[Data listing]

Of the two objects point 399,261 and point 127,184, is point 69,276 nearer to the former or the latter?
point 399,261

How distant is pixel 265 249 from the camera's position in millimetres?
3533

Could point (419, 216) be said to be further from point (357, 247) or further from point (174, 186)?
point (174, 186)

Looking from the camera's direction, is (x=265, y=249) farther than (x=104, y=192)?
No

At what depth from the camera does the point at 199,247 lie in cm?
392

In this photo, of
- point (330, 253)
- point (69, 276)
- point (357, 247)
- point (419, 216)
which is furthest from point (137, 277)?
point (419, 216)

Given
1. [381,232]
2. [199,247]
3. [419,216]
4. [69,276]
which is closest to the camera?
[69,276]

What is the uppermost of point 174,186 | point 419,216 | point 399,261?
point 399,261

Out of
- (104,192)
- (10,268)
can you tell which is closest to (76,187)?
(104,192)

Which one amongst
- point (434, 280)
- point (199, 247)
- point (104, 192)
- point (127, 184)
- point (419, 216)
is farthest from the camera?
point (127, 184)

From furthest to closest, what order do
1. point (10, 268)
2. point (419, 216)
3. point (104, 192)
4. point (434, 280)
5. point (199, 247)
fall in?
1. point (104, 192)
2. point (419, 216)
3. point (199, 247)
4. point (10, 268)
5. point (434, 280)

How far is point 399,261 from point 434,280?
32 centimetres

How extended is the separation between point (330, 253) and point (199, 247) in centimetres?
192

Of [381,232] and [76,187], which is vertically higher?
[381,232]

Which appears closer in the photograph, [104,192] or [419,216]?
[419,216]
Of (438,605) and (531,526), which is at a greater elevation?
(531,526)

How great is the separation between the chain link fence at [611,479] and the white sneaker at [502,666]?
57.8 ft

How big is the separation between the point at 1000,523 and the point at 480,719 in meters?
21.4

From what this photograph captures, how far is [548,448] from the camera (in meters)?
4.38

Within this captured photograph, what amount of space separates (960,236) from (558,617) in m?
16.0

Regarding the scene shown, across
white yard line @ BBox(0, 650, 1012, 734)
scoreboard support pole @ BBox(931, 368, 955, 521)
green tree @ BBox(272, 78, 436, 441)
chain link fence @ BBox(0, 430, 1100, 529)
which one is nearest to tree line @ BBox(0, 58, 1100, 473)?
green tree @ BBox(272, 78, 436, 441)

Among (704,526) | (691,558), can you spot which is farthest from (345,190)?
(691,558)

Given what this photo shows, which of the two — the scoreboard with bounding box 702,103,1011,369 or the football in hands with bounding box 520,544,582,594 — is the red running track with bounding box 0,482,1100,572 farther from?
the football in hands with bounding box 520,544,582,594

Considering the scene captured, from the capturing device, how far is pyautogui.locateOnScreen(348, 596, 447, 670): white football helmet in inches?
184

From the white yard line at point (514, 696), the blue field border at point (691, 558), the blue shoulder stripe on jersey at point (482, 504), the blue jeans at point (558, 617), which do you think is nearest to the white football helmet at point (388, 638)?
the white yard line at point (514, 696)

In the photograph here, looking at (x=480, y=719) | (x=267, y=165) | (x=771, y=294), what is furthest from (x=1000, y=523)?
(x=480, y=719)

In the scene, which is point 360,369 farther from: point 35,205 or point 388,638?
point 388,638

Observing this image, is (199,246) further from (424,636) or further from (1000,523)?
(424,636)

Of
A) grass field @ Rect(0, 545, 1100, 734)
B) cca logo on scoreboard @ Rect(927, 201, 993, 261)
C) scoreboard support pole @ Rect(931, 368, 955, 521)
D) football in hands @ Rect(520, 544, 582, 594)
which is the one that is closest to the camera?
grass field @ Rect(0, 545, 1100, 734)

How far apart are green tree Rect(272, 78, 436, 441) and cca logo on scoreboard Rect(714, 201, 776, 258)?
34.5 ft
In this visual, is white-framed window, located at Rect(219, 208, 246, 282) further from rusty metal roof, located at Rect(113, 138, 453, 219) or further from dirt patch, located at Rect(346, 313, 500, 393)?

WHAT IS NEEDED - Render every line of the records above as a JSON array of strings, one string per line, omitting blank lines.

ANSWER TO THIS EXERCISE -
[
  "Of the two objects point 399,261 and point 127,184, is point 69,276 nearer to the former or the latter?",
  "point 399,261",
  "How distant is pixel 265 249 from the camera's position in millimetres?",
  "3533",
  "Could point (419, 216) be said to be further from point (357, 247) or further from point (174, 186)?",
  "point (174, 186)",
  "Looking from the camera's direction, is (x=265, y=249) farther than (x=104, y=192)?",
  "No",
  "At what depth from the camera does the point at 199,247 lie in cm?",
  "392",
  "In this photo, of",
  "- point (330, 253)",
  "- point (69, 276)",
  "- point (357, 247)",
  "- point (419, 216)",
  "which is furthest from point (137, 277)?",
  "point (419, 216)",
  "Given",
  "1. [381,232]",
  "2. [199,247]",
  "3. [419,216]",
  "4. [69,276]",
  "which is closest to the camera?",
  "[69,276]",
  "What is the uppermost of point 174,186 | point 419,216 | point 399,261?",
  "point 399,261",
  "Out of",
  "- (104,192)",
  "- (10,268)",
  "can you tell which is closest to (76,187)?",
  "(104,192)",
  "Which one amongst",
  "- point (434, 280)",
  "- point (199, 247)",
  "- point (104, 192)",
  "- point (127, 184)",
  "- point (419, 216)",
  "is farthest from the camera?",
  "point (127, 184)",
  "From furthest to closest, what order do",
  "1. point (10, 268)",
  "2. point (419, 216)",
  "3. point (104, 192)",
  "4. point (434, 280)",
  "5. point (199, 247)",
  "fall in?",
  "1. point (104, 192)",
  "2. point (419, 216)",
  "3. point (199, 247)",
  "4. point (10, 268)",
  "5. point (434, 280)",
  "How far is point 399,261 from point 434,280?",
  "32 centimetres",
  "How extended is the separation between point (330, 253) and point (199, 247) in centimetres?",
  "192",
  "Of [381,232] and [76,187], which is vertically higher?",
  "[381,232]",
  "Which appears closer in the photograph, [104,192] or [419,216]?",
  "[419,216]",
  "Of (438,605) and (531,526), which is at a greater elevation?",
  "(531,526)",
  "How great is the separation between the chain link fence at [611,479] and the white sneaker at [502,666]?",
  "57.8 ft",
  "How big is the separation between the point at 1000,523 and the point at 480,719 in meters?",
  "21.4",
  "From what this photograph captures, how far is [548,448] from the camera (in meters)?",
  "4.38",
  "Within this captured photograph, what amount of space separates (960,236) from (558,617) in m?",
  "16.0",
  "Regarding the scene shown, across",
  "white yard line @ BBox(0, 650, 1012, 734)",
  "scoreboard support pole @ BBox(931, 368, 955, 521)",
  "green tree @ BBox(272, 78, 436, 441)",
  "chain link fence @ BBox(0, 430, 1100, 529)",
  "which one is nearest to tree line @ BBox(0, 58, 1100, 473)?",
  "green tree @ BBox(272, 78, 436, 441)",
  "Among (704,526) | (691,558), can you spot which is farthest from (345,190)?",
  "(691,558)",
  "Given what this photo shows, which of the two — the scoreboard with bounding box 702,103,1011,369 or the football in hands with bounding box 520,544,582,594 — is the red running track with bounding box 0,482,1100,572 farther from?",
  "the football in hands with bounding box 520,544,582,594",
  "Considering the scene captured, from the capturing device, how far is pyautogui.locateOnScreen(348, 596, 447, 670): white football helmet in inches?",
  "184",
  "From the white yard line at point (514, 696), the blue field border at point (691, 558), the blue shoulder stripe on jersey at point (482, 504), the blue jeans at point (558, 617), which do you think is nearest to the white football helmet at point (388, 638)?",
  "the white yard line at point (514, 696)",
  "In the photograph here, looking at (x=480, y=719) | (x=267, y=165) | (x=771, y=294), what is furthest from (x=1000, y=523)?",
  "(x=480, y=719)",
  "In the scene, which is point 360,369 farther from: point 35,205 or point 388,638?",
  "point 388,638",
  "Observing this image, is (199,246) further from (424,636) or further from (1000,523)?",
  "(424,636)",
  "Of",
  "A) grass field @ Rect(0, 545, 1100, 734)",
  "B) cca logo on scoreboard @ Rect(927, 201, 993, 261)",
  "C) scoreboard support pole @ Rect(931, 368, 955, 521)",
  "D) football in hands @ Rect(520, 544, 582, 594)",
  "which is the one that is closest to the camera?",
  "grass field @ Rect(0, 545, 1100, 734)",
  "How far apart are green tree Rect(272, 78, 436, 441) and cca logo on scoreboard Rect(714, 201, 776, 258)?",
  "34.5 ft",
  "In this visual, is white-framed window, located at Rect(219, 208, 246, 282) further from rusty metal roof, located at Rect(113, 138, 453, 219) or further from dirt patch, located at Rect(346, 313, 500, 393)?"
]